Iron Deficiencies. The skeletons of prehistoric hunter-gatherers do show occasional signs of iron deficiency and some vitamin deficiencies, but subsequent populations almost always show significant declines in nutritional status. The overall (although irregular) tendency in human evolution displayed by skeletons since the emergence of Homo sapiens has been for stature to decline during the broad-spectrum revolution and the adoption in farming and during much of the rest of history until the last 150 years or so.

In fact, the shortest populations in human history have lived in the last few centuries and in the modern world. Signs of iron deficiency and other dietary deficiencies increase dramatically with the origins of agriculture. Signs of increasing in-utero and juvenile malnutrition include delayed juvenile growth and juvenile osteoporosis.

Signs of infection, including periostitis, osteitis, and osteomyelitis as well as specific infections such as yaws/syphilis and tuberculosis, also increase through time. Specific episodes of stress recorded in teeth show an increasing frequency with farming, which is consistent with a decline, not an improvement, in the reliability of food supplies.

The evolution of state-level societies (usually called "civilizations"—a vague reference to "progress"—but, in fact, better defined by cities, specialists, class stratification, extensive trade, limited or exclusive ownership of land or other major resources, and government control by force) poses additional nutritional problems.
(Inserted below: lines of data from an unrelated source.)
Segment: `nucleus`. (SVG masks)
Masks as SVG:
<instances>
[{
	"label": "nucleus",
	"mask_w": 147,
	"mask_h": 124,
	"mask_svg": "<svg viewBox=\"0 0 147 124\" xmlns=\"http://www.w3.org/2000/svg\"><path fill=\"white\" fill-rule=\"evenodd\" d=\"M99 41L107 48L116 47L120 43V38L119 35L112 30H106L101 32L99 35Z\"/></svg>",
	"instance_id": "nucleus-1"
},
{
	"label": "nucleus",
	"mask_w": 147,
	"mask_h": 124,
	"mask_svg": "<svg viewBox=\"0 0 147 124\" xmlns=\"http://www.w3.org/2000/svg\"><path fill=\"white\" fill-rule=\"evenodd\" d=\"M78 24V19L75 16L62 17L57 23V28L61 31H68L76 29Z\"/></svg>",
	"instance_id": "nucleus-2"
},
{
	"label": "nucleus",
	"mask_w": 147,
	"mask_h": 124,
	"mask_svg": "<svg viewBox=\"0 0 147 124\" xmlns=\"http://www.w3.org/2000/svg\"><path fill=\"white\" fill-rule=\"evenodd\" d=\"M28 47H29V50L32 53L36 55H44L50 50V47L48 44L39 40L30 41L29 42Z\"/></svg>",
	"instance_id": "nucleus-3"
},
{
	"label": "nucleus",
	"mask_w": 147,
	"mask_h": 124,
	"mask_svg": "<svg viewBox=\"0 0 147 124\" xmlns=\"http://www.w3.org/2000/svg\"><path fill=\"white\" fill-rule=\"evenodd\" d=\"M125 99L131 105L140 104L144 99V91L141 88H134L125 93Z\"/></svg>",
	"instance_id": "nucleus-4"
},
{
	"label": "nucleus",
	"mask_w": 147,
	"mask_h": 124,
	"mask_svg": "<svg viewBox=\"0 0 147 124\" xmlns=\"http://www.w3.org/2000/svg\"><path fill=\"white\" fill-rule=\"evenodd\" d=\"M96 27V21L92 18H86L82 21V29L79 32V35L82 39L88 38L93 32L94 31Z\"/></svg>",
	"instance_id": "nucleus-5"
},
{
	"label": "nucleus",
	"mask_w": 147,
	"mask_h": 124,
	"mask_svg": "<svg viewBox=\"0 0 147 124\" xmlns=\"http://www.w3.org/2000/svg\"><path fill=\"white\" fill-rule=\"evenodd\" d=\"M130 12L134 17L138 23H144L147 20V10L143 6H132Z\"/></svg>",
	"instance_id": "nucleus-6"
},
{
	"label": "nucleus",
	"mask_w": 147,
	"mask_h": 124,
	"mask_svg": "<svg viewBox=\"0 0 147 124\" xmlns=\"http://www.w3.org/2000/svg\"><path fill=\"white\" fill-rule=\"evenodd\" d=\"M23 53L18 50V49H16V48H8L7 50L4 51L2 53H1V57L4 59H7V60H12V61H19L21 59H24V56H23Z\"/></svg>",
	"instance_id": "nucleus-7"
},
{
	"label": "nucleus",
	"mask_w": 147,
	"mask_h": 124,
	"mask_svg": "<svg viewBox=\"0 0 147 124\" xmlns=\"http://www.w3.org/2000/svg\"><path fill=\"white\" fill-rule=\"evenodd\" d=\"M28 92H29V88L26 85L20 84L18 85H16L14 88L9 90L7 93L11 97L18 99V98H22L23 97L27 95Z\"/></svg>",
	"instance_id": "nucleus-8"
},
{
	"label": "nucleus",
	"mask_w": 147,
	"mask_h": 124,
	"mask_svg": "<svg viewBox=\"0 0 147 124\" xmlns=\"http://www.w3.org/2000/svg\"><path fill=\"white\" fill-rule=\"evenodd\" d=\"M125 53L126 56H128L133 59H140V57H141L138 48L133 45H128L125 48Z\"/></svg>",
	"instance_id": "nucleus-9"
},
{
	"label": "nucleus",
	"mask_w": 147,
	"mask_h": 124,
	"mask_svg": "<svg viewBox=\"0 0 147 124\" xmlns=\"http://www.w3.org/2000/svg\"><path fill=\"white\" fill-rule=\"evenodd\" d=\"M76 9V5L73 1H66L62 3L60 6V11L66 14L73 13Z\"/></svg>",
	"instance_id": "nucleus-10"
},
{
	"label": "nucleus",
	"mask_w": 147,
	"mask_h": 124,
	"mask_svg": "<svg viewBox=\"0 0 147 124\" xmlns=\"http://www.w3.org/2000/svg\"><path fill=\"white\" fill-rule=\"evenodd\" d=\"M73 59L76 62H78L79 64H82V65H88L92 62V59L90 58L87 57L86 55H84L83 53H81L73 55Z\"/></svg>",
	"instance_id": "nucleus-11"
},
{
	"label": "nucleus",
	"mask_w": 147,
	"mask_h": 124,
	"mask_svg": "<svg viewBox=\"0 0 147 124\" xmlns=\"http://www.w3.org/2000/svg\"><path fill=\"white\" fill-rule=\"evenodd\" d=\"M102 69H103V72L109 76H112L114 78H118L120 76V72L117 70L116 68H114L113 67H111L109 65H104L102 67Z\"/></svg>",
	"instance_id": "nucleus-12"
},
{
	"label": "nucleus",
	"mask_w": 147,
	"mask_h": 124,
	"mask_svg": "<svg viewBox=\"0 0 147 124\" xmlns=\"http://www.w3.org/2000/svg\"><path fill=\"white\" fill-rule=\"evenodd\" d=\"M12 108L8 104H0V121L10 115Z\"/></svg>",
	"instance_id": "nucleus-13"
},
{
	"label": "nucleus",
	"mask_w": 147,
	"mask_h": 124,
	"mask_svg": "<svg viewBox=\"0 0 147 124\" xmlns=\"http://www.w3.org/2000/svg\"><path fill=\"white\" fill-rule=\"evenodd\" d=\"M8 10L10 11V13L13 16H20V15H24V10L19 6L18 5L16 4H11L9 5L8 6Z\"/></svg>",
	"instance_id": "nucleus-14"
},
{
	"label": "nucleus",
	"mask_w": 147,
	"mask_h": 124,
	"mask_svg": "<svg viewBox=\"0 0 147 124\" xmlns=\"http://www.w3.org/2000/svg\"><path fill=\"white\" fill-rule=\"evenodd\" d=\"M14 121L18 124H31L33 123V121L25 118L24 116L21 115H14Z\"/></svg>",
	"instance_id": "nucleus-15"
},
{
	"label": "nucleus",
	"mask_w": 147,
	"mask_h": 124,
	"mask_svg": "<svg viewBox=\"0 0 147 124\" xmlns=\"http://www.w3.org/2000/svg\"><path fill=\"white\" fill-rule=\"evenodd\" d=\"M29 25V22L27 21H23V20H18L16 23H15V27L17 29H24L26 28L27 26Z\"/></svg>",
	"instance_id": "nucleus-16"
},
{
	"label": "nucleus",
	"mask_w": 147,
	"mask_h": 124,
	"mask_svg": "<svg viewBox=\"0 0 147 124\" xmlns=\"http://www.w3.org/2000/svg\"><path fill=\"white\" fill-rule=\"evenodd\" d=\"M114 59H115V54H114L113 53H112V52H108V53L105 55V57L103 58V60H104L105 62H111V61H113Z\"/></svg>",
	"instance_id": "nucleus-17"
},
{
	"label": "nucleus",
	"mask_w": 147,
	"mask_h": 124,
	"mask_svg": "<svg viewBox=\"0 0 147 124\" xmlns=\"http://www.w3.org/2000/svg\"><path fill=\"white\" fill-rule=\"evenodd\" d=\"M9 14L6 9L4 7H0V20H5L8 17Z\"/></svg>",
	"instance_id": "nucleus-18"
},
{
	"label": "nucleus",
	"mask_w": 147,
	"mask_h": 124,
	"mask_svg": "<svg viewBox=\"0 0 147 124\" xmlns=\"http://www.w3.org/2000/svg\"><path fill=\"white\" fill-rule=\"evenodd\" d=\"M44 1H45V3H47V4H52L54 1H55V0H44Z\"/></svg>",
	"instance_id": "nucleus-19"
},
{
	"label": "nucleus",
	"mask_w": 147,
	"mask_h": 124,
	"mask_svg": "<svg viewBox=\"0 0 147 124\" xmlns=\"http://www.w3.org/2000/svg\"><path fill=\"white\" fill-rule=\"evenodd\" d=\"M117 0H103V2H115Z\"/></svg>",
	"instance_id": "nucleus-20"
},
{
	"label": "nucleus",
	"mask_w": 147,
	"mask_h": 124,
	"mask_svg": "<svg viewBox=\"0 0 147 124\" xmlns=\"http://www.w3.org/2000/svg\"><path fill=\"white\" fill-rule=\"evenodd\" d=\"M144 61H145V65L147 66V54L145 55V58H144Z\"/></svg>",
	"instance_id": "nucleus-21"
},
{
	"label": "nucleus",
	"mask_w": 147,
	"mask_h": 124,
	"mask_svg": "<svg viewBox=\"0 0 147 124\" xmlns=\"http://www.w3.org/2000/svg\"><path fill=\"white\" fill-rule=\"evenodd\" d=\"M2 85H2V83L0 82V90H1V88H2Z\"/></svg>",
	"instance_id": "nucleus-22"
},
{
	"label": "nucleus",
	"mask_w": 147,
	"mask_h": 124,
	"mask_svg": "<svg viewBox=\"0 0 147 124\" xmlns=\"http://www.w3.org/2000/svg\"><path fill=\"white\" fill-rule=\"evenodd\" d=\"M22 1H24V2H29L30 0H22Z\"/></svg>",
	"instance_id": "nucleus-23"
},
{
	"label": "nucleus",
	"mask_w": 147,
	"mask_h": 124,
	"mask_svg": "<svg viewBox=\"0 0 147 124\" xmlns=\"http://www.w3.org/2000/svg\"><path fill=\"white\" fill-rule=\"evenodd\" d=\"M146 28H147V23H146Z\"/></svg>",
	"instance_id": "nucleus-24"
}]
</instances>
In fact, the poor of civilized societies display a higher level of undernutrition or malnutrition than do earlier or less-complex societies.

Trade associated with civilizations has resulted in the dissemination of staple crops from their centers of origin around the world (corn, wheat, barley, potatoes, and others) to the benefit of recipient populations. On the other hand, trade and transport of food have often resulted in taking nutrients from areas where they are needed. They have also resulted in processing, reducing bulk and weight in transport but also reducing the content of all nutrients except calories. Moreover, trade itself can be fragile for natural or political reasons.

Areas of the world have seen their local economies distorted by colonial powers or by the need to sell foods on fickle international markets. Countries relying increasingly on specialized crops to sell in order to import food often trade quality for quantity, and they often suffer from poor exchange ratios, contributing to undernutrition and malnutrition. Some countries have seen their land converted from their own subsistence needs to the production and export of beef or other cash crops for consumption in wealthy nations.